30 Dec 2003
(Source: Johns Hopkins University Applied Physics Laboratory)
MESSENGER Mission News
December 30, 2003
Keeping MESSENGER Cool
While orbiting Mercury, MESSENGER will "feel" significantly hotter than spacecraft that orbit Earth. This is because Mercury's orbit swings the planet to within 0.31 astronomical units (AU) of the Sun- about 46 million kilometers (29 million miles), or about one-third of the distance between the Sun and Earth.
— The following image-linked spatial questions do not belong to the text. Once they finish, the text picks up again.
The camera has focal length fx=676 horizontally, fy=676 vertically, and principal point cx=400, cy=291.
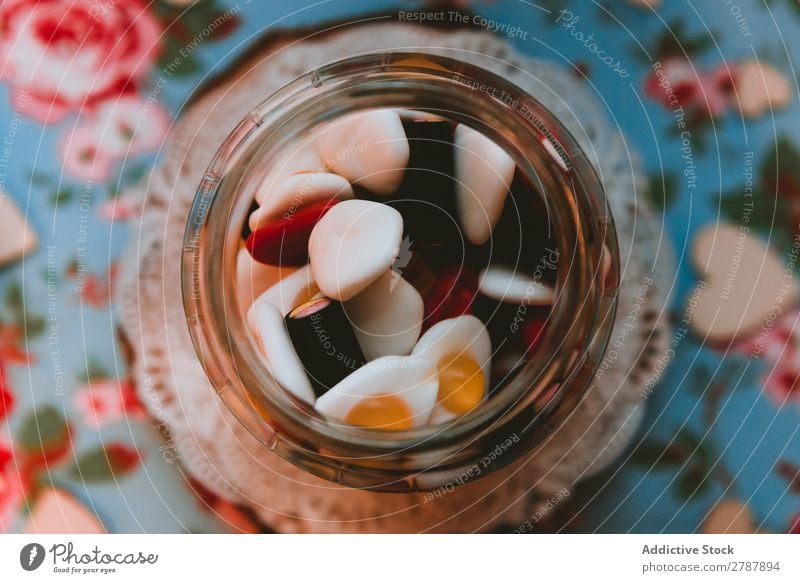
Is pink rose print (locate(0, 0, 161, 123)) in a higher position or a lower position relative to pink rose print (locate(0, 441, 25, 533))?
higher

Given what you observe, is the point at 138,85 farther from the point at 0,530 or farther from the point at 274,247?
the point at 0,530

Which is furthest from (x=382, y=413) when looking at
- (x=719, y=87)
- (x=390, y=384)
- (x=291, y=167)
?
(x=719, y=87)

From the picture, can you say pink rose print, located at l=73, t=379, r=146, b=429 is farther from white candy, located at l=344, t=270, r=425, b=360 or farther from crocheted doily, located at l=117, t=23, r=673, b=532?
white candy, located at l=344, t=270, r=425, b=360

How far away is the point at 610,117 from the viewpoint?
333 mm

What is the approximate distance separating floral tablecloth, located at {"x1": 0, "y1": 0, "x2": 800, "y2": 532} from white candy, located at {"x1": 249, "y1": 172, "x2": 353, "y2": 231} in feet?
0.27

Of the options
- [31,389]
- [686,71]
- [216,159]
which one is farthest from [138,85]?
[686,71]

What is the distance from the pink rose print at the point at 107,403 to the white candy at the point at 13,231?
0.08 metres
The Sun also appears 11 times brighter at Mercury than we see from our own planet.
Without extra protection in such an extreme environment the spacecraft and its instruments would overheat and cease to function- but MESSENGER engineers answered this challenge by designing a heat- resistant and highly reflective sunshade. The team installed the 254- by-180 centimeter (8-by-6 foot) shade on Dec. 12, shortly before moving the spacecraft to NASA Goddard Space Flight Center for prelaunch tests.
The thin sunshade is a high-tech parasol constructed from Nextel ceramic cloth, with several inner layers of Kapton plastic insulation. While MESSENGER's Sun-facing side could heat to above 310? Celsius (590? Fahrenheit) during the orbit, preliminary tests and thermal analyses show the sunshade will keep the spacecraft operating near room temperature, around 20? C (or 68? F).
MESSENGER (MErcury Surface, Space ENvironment, GEochemistry, and Ranging) is a scientific investigation of the planet Mercury, and the first NASA mission designed to orbit the planet closest to the Sun. Dr. Sean C. Solomon, of the Carnegie Institution of Washington, leads the mission as principal investigator. The Johns Hopkins University Applied Physics Laboratory in Laurel, Md., is building and will operate the MESSENGER spacecraft and manages the Discovery- class mission for NASA.